Saturday, April 19, 2008

Schönberg from All Angles

The Arnold Schönberg Center, situated in the Palais Fanto for just over ten years, is literally a curved ball stone’s throw from where I live. Yesterday I was able to make a first proper visit. Upon entering the Center, one first encounters Schönberg’s actual working studio, replicated behind glass. But not everything is off limits. In another room, a number of his personal items (or facsimiles thereof) are displayed, laid out on tables and available for handling and examining, such as his idiosyncratic chess invention – coalition chess. He had a dry sense of humor that cuts right through the grainy archival recordings, continuously playing next to a comfortable sitting area with books, devoted to his works, readily available for perusal. One of the highlights of the Center is a small screening room with the Staatsoper performance of Schönberg’s opera, Moses und Aron, projected on a large screen.
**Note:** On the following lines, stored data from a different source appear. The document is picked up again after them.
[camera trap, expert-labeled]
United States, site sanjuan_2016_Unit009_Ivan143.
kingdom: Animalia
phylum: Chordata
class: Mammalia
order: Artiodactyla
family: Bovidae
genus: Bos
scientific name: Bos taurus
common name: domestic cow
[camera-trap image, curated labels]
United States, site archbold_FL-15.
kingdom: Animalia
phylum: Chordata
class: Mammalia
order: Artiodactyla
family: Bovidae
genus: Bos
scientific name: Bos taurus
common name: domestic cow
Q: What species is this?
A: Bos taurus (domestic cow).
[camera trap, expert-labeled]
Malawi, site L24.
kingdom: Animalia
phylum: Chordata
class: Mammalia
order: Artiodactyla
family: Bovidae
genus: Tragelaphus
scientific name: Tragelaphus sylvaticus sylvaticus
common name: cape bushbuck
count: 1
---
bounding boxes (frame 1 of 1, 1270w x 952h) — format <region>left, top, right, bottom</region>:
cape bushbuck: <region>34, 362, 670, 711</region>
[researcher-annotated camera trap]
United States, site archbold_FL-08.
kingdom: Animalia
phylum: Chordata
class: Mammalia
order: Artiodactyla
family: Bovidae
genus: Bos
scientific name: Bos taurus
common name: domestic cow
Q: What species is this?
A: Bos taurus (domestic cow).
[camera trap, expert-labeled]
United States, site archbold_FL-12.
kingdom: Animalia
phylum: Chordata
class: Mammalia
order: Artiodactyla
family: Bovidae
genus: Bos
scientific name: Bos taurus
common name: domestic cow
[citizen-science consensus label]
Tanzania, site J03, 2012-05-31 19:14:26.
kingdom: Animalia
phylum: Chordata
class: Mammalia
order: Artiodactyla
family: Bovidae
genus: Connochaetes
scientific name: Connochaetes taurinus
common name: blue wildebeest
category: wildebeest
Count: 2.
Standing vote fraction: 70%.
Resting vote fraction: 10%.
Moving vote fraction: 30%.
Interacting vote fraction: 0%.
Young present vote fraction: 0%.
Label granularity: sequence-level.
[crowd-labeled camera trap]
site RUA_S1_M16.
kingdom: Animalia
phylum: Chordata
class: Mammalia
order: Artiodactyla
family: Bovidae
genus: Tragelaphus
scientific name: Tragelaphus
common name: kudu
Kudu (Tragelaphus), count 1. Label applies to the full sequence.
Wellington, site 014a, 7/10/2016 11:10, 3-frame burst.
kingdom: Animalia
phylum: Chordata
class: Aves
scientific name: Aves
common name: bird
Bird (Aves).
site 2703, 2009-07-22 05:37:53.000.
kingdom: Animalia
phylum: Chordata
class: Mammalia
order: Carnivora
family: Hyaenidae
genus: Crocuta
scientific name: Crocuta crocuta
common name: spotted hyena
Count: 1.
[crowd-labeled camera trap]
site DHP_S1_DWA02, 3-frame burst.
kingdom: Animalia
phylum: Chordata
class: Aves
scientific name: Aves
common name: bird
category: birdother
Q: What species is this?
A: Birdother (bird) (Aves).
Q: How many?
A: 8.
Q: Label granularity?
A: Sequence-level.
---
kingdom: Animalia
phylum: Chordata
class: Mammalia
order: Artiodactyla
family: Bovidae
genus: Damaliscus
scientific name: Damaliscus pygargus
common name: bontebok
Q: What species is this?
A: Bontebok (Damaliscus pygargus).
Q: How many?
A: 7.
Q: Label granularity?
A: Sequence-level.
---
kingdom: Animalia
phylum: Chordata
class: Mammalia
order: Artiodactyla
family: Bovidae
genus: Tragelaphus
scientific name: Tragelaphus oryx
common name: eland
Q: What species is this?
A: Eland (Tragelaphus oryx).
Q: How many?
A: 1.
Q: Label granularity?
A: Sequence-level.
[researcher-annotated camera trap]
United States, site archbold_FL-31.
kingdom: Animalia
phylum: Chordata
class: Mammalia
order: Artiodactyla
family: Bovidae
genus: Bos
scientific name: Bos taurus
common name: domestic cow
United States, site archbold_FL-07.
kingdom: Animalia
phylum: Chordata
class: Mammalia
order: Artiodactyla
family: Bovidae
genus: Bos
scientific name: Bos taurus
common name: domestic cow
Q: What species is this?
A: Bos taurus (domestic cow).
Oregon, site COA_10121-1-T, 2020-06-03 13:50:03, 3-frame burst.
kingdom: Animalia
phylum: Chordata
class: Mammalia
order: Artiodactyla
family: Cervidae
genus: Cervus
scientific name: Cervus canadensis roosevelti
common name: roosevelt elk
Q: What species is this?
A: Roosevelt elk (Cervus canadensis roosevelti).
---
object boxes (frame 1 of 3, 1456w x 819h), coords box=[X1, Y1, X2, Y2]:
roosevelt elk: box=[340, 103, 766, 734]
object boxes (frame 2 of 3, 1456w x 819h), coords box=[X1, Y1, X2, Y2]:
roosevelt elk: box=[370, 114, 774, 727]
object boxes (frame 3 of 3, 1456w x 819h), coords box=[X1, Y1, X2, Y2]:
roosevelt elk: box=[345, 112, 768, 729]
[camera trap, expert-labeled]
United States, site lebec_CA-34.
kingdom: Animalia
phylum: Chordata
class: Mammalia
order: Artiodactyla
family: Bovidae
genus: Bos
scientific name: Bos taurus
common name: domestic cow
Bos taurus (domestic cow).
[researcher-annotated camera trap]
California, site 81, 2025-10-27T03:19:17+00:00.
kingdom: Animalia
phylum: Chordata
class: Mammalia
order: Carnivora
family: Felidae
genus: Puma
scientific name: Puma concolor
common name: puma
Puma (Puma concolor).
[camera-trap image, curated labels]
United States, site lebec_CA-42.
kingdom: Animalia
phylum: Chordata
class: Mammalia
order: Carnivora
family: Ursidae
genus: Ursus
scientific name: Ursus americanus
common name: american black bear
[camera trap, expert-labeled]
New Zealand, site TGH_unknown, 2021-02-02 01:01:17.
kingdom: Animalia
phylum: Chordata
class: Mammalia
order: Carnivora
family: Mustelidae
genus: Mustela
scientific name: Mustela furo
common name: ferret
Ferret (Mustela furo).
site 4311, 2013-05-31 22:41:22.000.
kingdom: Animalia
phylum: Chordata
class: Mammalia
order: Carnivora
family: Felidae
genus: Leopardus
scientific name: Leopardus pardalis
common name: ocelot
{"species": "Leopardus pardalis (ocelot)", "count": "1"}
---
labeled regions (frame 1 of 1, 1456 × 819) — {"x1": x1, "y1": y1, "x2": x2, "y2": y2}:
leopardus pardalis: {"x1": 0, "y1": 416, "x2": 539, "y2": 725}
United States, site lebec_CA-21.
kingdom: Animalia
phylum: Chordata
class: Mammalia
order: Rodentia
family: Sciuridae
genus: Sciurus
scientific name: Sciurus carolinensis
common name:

The score, projected as well and adjacent to the performance video, corresponds to the videotaped excerpts, with new pages appearing automatically. The entire Center, devoted to Schönberg's works, is a model of how such a brilliant and historic figure can be presented to the public using an array of media.

Wednesday, April 2, 2008

Laundromats and Schönberg

My thoughtful artist-landlord installed a washing machine in the apartment prior to our arrival. However, due to various complications I wasn’t able to use it until now, three weeks after moving in. I’ve been searching everywhere for a Waschsalon (laundromat), on the internet, in the streets, in the yellow pages; imploring people if they knew of one. Evidently even the good citizens of Vienna find it difficult to locate laundromats. Low and behold, on a stroll last night, in perfectly delicious cool weather, I decided not to return to my apartment after sampling the galleries in the inner city, but to walk right past it in a quest to discover what the opposite direction might turn up. (I’m usually headed toward the alte Stadt (the old inner city). Lo and behold, practically around the corner, a veritable army of washing machines, a dry cleaning operation, and an offer to do it all for you if you can’t be bothered to do it yourself. But the little home washing machine makes all manner of rough, gruff sounds, with the clothes magically emerging in a nearly dry state. So I asked myself, what would John Cage do? (My guess: his own).

In the same way, before locating it on the map, I unexpectedly encountered the Arnold Schönberg Center---one of the top ten places on my list. Lisztstraße (sorry, couldn't resist) intersects with my street, Traungasse. Out for a walk last week, I simply had to walk on this street named after Liszt, and suddenly there was the striking building, the Palais Fanto (housing the Schönberg Center), a disorienting reminder of New York's Flatiron Building. In her immensely engaging book, The Vienna Paradox: A Memoir, Marjorie Perloff writes about the Palais Fanto in Vienna, with gripping stories detailing its history---and her own, originating in Vienna and later in the U.S.